_Task brief:_
Find every line in the records below that contains the word "tall", and copy each of those lines.

_Input rows:_

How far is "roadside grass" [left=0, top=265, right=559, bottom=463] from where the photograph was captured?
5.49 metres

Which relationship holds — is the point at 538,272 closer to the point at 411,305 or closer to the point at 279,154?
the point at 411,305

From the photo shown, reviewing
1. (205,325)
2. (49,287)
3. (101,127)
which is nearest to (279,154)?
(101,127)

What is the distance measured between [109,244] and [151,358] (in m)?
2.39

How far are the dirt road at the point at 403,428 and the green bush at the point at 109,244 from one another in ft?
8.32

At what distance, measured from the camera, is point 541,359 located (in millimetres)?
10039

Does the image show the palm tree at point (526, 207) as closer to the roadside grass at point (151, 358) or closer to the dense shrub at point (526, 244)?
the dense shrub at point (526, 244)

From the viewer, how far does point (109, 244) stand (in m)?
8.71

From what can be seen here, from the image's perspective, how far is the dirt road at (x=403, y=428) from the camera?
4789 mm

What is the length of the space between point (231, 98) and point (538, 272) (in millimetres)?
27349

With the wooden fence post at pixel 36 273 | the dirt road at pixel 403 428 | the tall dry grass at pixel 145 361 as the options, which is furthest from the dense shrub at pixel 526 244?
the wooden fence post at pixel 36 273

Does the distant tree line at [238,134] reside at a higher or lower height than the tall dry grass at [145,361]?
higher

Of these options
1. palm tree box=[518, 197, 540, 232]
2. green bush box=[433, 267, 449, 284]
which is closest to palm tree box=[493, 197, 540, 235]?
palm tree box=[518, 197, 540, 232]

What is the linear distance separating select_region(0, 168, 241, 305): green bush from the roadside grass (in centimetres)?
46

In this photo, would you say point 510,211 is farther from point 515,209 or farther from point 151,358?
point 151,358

...

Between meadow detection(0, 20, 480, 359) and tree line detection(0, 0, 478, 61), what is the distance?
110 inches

_Output for this exercise:_
With the wooden fence post at pixel 36 273 | the dirt road at pixel 403 428 | the tall dry grass at pixel 145 361 as the options, which is furthest from the dense shrub at pixel 526 244?
Does the distant tree line at [238,134] reside at a higher or lower height than the tall dry grass at [145,361]?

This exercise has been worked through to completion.